Vieram então as lágrimas, as tristes e longas meditações, em que o espírito evoca
uma e mil vezes a lembrança da desgraça, como uma tenta que mede a profundeza da chaga, em que se acha um prazer acerbo no magoar das feridas que se abrem de novo.

     A pouco e pouco o que havia de amargo nessas recordações se foi adoçando: as
lágrimas correram mais suaves; o seio, que o soluço arquejava, arfou brandamente a suspirar. E, como no céu pardo de uma noite escura surge uma estrela que doura o azul, a saudade nasceu n’alma de Carolina e derramou a sua doce luz sobre aquela tristeza.

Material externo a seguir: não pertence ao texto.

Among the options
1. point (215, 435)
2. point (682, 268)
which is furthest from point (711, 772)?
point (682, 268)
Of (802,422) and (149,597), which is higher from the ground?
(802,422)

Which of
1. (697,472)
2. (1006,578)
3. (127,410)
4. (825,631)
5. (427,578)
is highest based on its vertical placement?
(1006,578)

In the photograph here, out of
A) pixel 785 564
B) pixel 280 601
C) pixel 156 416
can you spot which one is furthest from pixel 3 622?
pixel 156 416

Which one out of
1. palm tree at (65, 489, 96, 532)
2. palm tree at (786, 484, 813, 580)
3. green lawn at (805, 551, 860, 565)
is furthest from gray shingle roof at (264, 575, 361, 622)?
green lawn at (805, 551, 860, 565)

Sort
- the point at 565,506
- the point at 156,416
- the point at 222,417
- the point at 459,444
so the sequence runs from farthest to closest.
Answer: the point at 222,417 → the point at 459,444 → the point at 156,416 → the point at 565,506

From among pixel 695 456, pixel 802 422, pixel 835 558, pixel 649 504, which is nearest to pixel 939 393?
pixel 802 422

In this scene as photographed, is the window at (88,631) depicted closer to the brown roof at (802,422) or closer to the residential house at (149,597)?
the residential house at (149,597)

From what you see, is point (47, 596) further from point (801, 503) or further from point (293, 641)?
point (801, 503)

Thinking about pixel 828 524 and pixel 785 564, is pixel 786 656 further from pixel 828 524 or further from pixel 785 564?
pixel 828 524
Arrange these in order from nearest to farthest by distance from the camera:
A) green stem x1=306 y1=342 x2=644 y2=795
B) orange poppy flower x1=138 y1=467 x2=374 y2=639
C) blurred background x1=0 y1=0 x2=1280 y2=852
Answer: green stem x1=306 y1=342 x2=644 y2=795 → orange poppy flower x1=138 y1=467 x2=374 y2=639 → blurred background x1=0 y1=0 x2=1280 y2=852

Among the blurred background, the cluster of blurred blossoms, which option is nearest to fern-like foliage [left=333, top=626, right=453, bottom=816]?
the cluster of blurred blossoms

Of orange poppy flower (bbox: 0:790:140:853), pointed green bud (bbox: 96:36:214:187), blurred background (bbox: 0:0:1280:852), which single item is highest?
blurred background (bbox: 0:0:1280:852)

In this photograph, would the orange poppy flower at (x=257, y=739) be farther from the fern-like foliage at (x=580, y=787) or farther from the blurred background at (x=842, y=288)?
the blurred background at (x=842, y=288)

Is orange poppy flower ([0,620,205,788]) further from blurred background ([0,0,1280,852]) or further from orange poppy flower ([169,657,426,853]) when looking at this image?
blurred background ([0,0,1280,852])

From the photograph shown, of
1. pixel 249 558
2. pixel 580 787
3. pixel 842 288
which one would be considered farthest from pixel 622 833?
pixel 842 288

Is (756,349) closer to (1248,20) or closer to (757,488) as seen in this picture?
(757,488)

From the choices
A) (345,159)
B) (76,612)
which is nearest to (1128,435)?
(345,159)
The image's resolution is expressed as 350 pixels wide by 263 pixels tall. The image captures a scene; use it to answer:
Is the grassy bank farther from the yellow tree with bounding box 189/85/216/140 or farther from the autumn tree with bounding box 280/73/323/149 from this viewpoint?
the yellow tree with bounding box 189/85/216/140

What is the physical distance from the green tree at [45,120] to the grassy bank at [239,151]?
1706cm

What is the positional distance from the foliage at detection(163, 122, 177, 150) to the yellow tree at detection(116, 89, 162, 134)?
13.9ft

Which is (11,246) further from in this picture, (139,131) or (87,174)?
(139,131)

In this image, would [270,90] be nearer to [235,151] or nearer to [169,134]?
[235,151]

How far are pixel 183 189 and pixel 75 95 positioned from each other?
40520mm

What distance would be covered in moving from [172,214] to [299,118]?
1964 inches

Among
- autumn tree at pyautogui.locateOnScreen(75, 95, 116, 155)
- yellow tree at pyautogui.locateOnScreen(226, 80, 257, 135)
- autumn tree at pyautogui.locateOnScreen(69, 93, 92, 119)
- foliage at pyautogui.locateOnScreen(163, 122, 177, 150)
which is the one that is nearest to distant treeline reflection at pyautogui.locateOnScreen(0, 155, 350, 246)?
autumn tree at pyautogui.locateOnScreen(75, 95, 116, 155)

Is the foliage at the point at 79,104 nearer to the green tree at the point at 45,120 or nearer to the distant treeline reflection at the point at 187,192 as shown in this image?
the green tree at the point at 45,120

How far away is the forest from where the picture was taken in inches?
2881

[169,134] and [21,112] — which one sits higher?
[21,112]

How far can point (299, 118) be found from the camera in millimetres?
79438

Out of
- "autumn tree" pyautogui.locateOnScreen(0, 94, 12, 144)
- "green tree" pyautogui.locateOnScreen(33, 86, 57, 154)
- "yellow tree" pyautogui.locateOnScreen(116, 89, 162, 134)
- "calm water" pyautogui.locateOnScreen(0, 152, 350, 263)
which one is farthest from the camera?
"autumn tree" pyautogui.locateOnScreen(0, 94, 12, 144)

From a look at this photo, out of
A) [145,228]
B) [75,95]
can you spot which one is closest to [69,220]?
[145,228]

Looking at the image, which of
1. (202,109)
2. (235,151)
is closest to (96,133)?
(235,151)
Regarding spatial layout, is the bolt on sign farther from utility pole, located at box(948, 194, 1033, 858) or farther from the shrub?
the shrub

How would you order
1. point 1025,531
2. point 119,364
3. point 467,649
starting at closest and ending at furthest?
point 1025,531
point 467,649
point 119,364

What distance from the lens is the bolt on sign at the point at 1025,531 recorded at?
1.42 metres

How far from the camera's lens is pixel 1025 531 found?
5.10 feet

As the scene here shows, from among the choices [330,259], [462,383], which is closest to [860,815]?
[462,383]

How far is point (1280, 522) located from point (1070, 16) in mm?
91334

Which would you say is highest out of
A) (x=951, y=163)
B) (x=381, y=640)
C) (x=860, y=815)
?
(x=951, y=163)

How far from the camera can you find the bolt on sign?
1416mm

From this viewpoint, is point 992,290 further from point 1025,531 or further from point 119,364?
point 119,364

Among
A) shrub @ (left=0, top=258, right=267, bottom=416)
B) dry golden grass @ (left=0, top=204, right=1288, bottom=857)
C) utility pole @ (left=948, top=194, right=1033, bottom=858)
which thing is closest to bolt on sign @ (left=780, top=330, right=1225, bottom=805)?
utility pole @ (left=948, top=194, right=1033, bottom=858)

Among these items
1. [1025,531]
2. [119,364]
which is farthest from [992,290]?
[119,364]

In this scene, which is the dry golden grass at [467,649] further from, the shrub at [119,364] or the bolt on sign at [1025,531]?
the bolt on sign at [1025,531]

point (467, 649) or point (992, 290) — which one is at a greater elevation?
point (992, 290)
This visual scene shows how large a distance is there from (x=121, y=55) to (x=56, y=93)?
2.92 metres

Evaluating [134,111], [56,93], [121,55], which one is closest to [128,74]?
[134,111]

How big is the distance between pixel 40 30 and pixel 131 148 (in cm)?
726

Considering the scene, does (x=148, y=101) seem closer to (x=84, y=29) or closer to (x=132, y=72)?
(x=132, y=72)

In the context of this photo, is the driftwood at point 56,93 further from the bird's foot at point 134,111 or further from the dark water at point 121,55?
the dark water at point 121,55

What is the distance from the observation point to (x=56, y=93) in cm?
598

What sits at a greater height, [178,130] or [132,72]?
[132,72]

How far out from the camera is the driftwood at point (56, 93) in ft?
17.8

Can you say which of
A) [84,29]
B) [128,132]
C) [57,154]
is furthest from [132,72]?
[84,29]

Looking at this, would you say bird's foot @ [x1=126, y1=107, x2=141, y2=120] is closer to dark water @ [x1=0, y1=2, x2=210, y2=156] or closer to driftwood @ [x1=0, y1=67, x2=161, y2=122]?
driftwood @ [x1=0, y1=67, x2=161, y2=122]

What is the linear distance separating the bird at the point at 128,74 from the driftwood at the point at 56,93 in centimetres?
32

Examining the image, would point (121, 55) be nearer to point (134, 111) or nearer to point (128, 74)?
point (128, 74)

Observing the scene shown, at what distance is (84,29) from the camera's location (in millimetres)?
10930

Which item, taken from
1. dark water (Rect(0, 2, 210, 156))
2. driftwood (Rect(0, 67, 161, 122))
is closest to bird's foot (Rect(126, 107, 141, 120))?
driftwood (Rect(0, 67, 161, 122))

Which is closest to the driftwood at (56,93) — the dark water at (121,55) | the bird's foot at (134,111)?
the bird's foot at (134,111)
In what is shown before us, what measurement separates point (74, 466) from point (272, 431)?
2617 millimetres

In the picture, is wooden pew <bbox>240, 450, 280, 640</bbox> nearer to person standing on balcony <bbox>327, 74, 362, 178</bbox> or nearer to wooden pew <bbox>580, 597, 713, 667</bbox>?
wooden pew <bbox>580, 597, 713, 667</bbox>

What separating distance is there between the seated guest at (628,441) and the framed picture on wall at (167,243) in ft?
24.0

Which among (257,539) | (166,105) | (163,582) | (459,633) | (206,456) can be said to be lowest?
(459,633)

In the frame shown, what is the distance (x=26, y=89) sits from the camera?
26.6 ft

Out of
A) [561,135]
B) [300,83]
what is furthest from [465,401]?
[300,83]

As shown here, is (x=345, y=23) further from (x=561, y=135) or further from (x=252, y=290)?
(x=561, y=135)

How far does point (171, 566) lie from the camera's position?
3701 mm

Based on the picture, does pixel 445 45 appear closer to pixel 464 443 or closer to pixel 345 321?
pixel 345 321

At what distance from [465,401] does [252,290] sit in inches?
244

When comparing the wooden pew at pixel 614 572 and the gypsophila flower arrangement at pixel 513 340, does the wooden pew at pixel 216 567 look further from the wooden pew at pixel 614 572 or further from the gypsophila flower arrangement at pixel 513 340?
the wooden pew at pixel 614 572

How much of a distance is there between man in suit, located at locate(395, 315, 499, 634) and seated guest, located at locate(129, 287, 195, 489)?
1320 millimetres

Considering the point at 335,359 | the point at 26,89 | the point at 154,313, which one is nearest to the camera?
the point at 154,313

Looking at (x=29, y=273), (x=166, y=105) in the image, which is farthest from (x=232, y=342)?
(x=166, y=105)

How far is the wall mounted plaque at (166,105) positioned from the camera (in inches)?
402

     Tinha decorrido um ano.
Começou a viver dentro do seu coração, com as reminiscências do seu amor, como uma sombra que sentava-se a seu lado, que lhe murmurava ao ouvido palavras sempre repetidas e sempre novas.

     Sonhava no passado; diferente nisso das outras moças, que sonham no futuro. Mas um coração de 15 anos é um tirano a que não há resistir; e Carolina não contara com ele.

     Quando uma planta delicada nasce entre a sarça, muitas vezes o fogo queima-lhe
a rama e o hastil; ela desaparece, mas não morre, que a raiz vive na terra; e às primeiras águas brota e pulula com toda a força de vegetação que incubara no tempo de sua mutilação.